Hemicycle EPIn its resolution on the situation in Nigeria, the European Parliament calls “for the abolition of the Same-Sex Marriage (Prohibition) Law” together with other laws criminalising the lives of LGBT people.

Under the ‘Same-Sex Marriage (Prohibition) Bill’, people in a same-sex relationship risk up to 14 years in prison. Persons running a gay bar or organisation can face sentences up to 10 years in prison.


In a resolution on freedom of expression and assembly in Egypt, the Parliament urges the Egyptian authorities to stop the criminalisation of LGBT people under the country’s ‘debauchery law,’ and release those arrested and imprisoned under this law (paragraph 13).

The resolution further calls for the adoption of national strategies to eliminate all forms of discrimination.

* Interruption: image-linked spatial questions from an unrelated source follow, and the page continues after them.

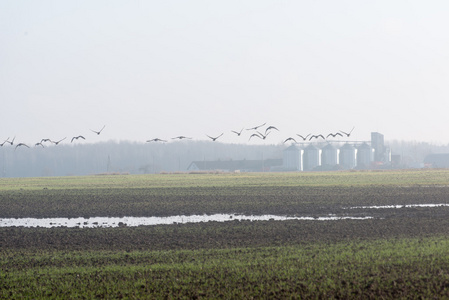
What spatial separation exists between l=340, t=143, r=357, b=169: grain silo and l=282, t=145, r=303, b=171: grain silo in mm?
13663

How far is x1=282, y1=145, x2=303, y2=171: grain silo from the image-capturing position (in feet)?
562

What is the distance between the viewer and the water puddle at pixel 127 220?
118 feet

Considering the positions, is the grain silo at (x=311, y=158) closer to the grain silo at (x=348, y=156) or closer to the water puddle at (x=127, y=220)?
the grain silo at (x=348, y=156)

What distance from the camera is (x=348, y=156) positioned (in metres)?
181

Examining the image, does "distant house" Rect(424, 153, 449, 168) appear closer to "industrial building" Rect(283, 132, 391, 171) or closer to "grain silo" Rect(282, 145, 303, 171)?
"industrial building" Rect(283, 132, 391, 171)

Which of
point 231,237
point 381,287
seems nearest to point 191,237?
point 231,237

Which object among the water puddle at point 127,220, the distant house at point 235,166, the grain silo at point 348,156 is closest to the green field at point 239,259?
the water puddle at point 127,220

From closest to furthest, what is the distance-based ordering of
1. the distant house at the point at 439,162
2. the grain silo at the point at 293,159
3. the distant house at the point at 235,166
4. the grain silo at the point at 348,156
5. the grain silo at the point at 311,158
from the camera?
the grain silo at the point at 293,159 < the distant house at the point at 235,166 < the grain silo at the point at 311,158 < the grain silo at the point at 348,156 < the distant house at the point at 439,162

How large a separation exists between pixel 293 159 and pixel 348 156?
Result: 17.8 meters

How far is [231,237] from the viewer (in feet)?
92.3

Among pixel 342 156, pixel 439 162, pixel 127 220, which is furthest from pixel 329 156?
pixel 127 220

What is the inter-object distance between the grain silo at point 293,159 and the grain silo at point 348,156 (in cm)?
1366

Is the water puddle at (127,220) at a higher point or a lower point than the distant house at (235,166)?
lower

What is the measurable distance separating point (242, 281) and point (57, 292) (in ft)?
15.7
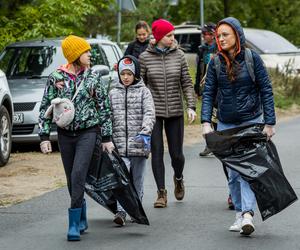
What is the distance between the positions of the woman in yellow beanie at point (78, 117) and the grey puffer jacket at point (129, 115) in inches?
25.7

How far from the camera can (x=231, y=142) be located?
26.5 feet

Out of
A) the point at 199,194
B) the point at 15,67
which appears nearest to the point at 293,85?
the point at 15,67

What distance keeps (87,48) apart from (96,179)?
1.06m

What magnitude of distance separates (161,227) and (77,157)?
3.61 ft

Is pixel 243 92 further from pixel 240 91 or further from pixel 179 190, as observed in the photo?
pixel 179 190

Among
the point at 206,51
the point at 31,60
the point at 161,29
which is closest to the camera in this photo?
the point at 161,29

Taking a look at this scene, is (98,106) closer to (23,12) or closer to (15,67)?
(15,67)

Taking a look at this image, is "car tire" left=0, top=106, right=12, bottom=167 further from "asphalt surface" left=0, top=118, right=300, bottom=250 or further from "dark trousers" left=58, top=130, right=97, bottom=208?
"dark trousers" left=58, top=130, right=97, bottom=208

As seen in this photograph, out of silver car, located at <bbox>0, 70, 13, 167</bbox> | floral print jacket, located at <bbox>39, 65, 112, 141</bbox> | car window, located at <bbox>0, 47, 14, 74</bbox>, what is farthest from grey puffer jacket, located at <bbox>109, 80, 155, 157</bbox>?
car window, located at <bbox>0, 47, 14, 74</bbox>

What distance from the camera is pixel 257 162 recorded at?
8039 mm

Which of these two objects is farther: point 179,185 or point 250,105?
point 179,185

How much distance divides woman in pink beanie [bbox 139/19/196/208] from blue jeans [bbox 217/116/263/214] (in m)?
1.26

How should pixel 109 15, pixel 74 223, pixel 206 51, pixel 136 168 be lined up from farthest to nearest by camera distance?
pixel 109 15 < pixel 206 51 < pixel 136 168 < pixel 74 223

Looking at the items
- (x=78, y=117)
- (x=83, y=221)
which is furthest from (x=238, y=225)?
(x=78, y=117)
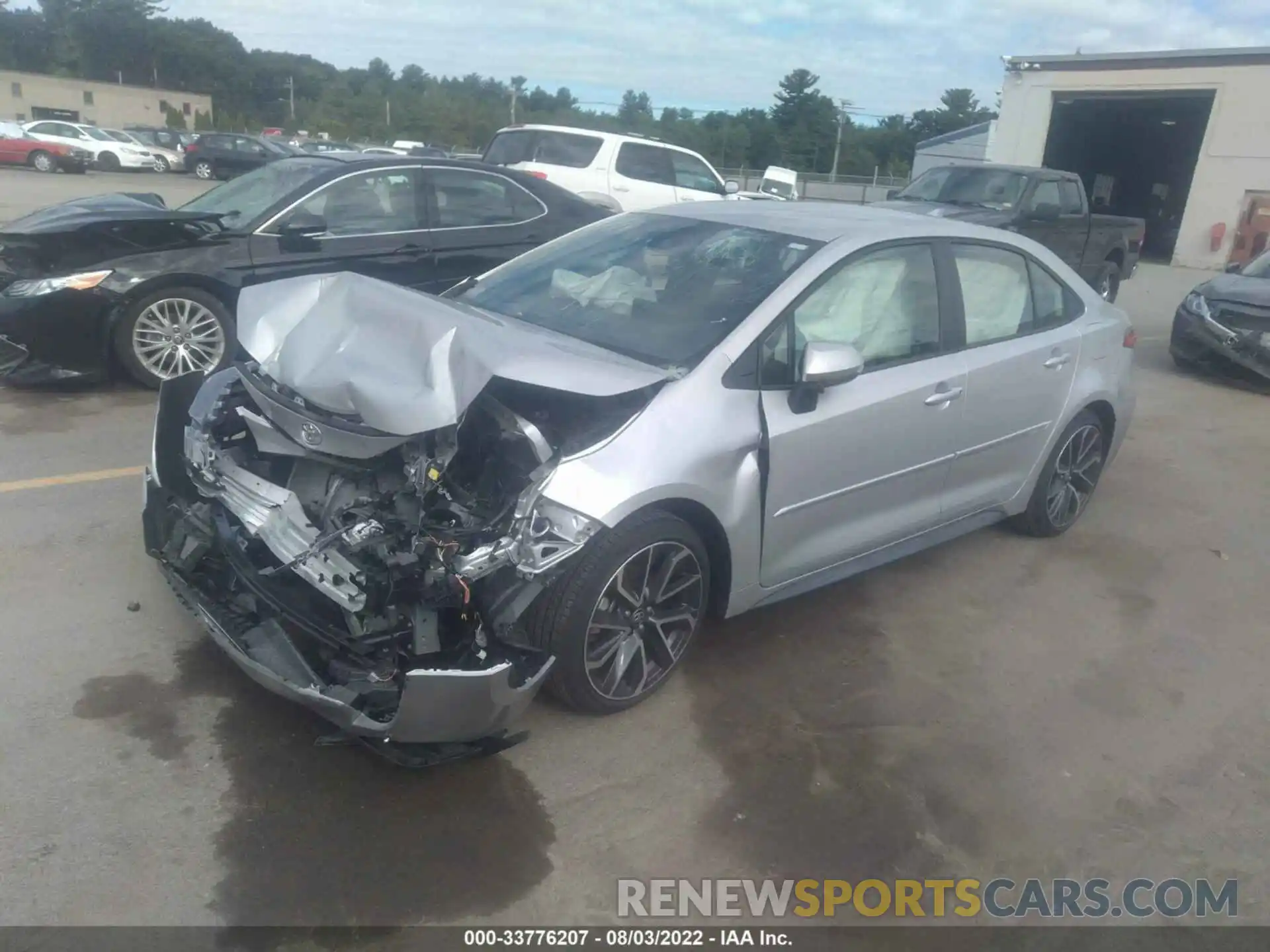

The recently intensified suppression of LGBT people is part of a wider crackdown on minorities, NGOs, journalists and government critics.


In its resolution on the situation in Ukraine, the European Parliament calls on the Ukrainian government to adopt anti-discrimination legislation, including on the basis of sexual orientation.

The issue recently sparked a debate, when the Ukrainian government proposed a reform of the labour code excluding discrimination on the basis of sexual orientation.

However, recently, the Government publicly committed to include discrimination on grounds of sexual orientation, in line with EU standards.